白虎隊実歴談の後に書す

覆面散士 著 「河北新報」 明治43年7月5日付

 

想い起せば吾輩が未だ幼少の頃、祖父母父母の膝下(しっか)に在りて、常に忠孝の美談を聞き「お前も成人の後には是非斯(こ)ういうひと人に為らなければならないよ」と断(た)えず激励をされたもので、事務ん自分も亦斯ういう話を聞くのを此上(こよ)なき楽しみとして居ったものであるが、取り別け会津殉難十六士、即ち白虎隊の少年が、飯盛山で自刃をしたという話を聞く時は、何時(いつ)でも泣きながら聞いて居ったものじゃ、然らば何が悲しいのかというと、それは自分には少しも解らぬ、解らぬけれども何(ど)うしても悲しくて堪まらぬ、是れが真の感に打たれるというものであろう、斯(こ)ういう訳で、吾輩の脳底には今も昔も寸毫(すんごう)も変わらぬ深い深い一の印象が確実に沁み込んで居るのである。

» 提供資料
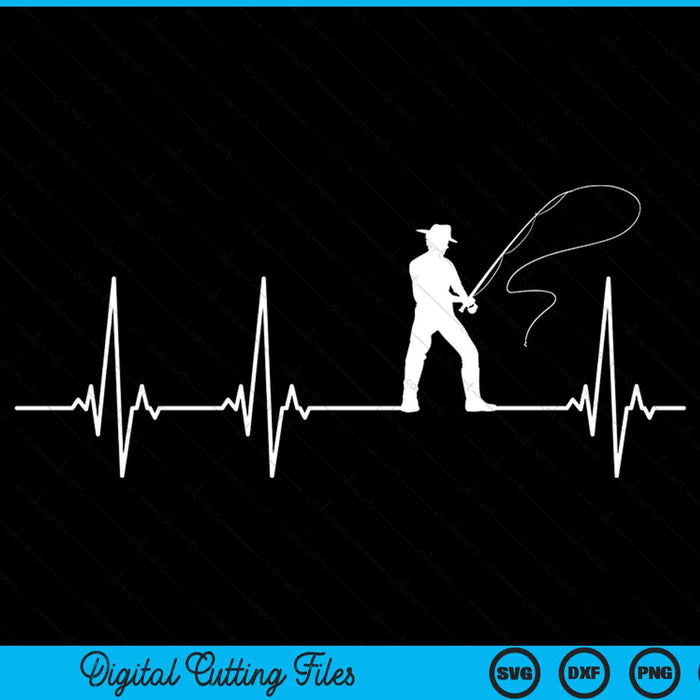 Fly fishing heartbeat SVG cut file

» 練習問題
1. 抜粋文のうち、「想い起せば吾輩が未だ幼少の頃」から「実に沁み込んで居るのである。」までの部分を、一字も変えずに書き写しなさい。
2. 抜粋文によれば、白虎隊の少年たちが自刃した場所はどこか。

» 解答
1.
想い起せば吾輩が未だ幼少の頃、祖父母父母の膝下(しっか)に在りて、常に忠孝の美談を聞き「お前も成人の後には是非斯(こ)ういうひと人に為らなければならないよ」と断(た)えず激励をされたもので、事務ん自分も亦斯ういう話を聞くのを此上(こよ)なき楽しみとして居ったものであるが、取り別け会津殉難十六士、即ち白虎隊の少年が、飯盛山で自刃をしたという話を聞く時は、何時(いつ)でも泣きながら聞いて居ったものじゃ、然らば何が悲しいのかというと、それは自分には少しも解らぬ、解らぬけれども何(ど)うしても悲しくて堪まらぬ、是れが真の感に打たれるというものであろう、斯(こ)ういう訳で、吾輩の脳底には今も昔も寸毫(すんごう)も変わらぬ深い深い一の印象が確実に沁み込んで居るのである。

2. 飯盛山